Three Aztec codices have been considered as being possibly pre-Hispanic: Codex Borbonicus, the Matrícula de Tributos and the Codex Boturini. According to Robertson, no pre-Conquest examples of Aztec codices survived, for he considered the Codex Borbonicus and the Codex Boturini as displaying limited elements of European influence, such as the space apparently left to add Spanish glosses for calendric names in the Codex Borbonicus and some stylistic elements of trees in Codex Boturini. Similarly, the Matrícula de Tributos seems to imitate European paper proportions, rather than native ones. However, Robertson's views, which equated Mixtec and Aztec style, have been contested by Elizabeth-Hill Boone, who considered a more naturalistic quality of the Aztec pictorial school. Thus, the chronological situation of these manuscripts is still disputed, with some scholars being in favour of them being pre-Hispanic, and some against.

==Classification==
The types of information in manuscripts fall into several categories: calendrical, historical, genealogical, cartographic, economic/tribute, economic/census and cadastral, and economic/property plans. A census of 434 pictorial manuscripts of all of Mesoamerica gives information on the title, synonyms, location, history, publication status, regional classification, date, physical description, description of the work itself, a bibliographical essay, list of copies, and a bibliography. Indigenous texts known as Techialoyan manuscripts are written on native paper (amatl) are also surveyed. They follow a standard format, usually written in alphabetic Nahuatl with pictorial content concerning a meeting of a given Indigenous pueblo's leadership and their marking out the boundaries of the municipality. A type of colonial-era pictorial religious texts are catechisms called Testerian manuscripts. They contain prayers and mnemonic devices, some of which were deliberately falsified. John B. Glass published a catalog of such manuscripts that were published without the forgeries being known at the time.
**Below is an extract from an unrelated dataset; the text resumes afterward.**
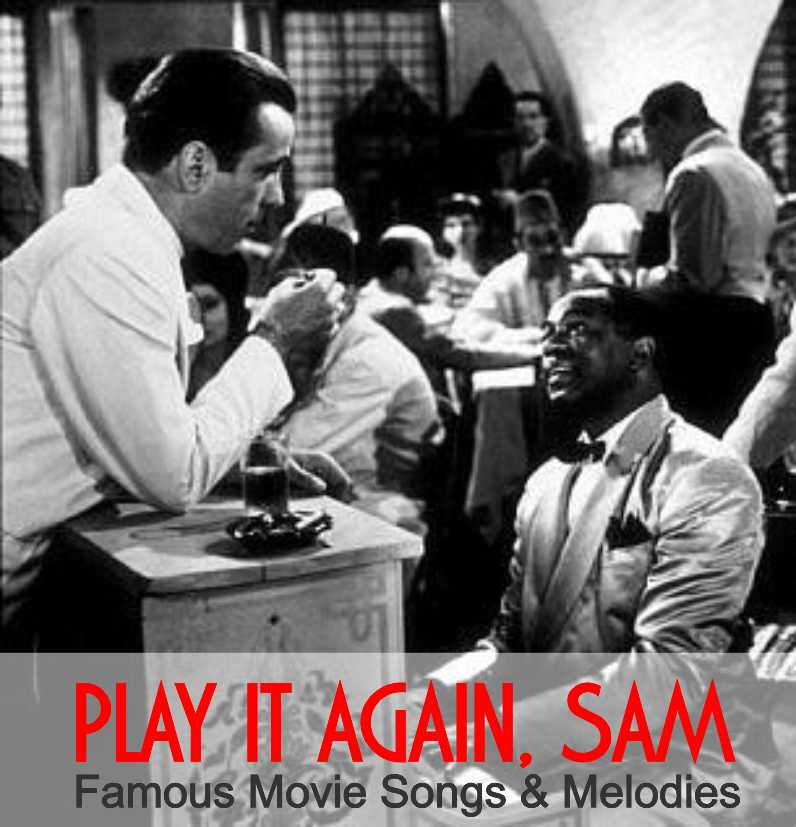 PLAY IT AGAIN, SAM- Famous movie Songs & Melodies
Another mixed alphabetic and pictorial source for Mesoamerican ethnohistory is the late sixteenth-century Relaciones geográficas, with information on individual Indigenous settlements in colonial Mexico, created on the orders of the Spanish crown. Each relación was ideally to include a pictorial of the town, usually done by an Indigenous resident connected with town government. Although these manuscripts were created for Spanish administrative purposes, they contain important information about the history and geography of Indigenous polities.

==Important codices==
Particularly important colonial-era codices that are published with scholarly English translations are Codex Mendoza, the Florentine Codex, and the works by Diego Durán. Codex Mendoza is a mixed pictorial, alphabetic Spanish manuscript. Of supreme importance is the Florentine Codex, a project directed by Franciscan friar Bernardino de Sahagún, who drew on Indigenous informants' knowledge of Aztec religion, social structure, natural history, and includes a history of the Spanish conquest of the Aztec Empire from the Mexica viewpoint. The project resulted in twelve books, bound into three volumes, of bilingual Nahuatl/Spanish alphabetic text, with illustrations by native artists; the Nahuatl has been translated into English. Also important are the works of Dominican Diego Durán, who drew on Indigenous pictorials and living informants to create illustrated texts on history and religion.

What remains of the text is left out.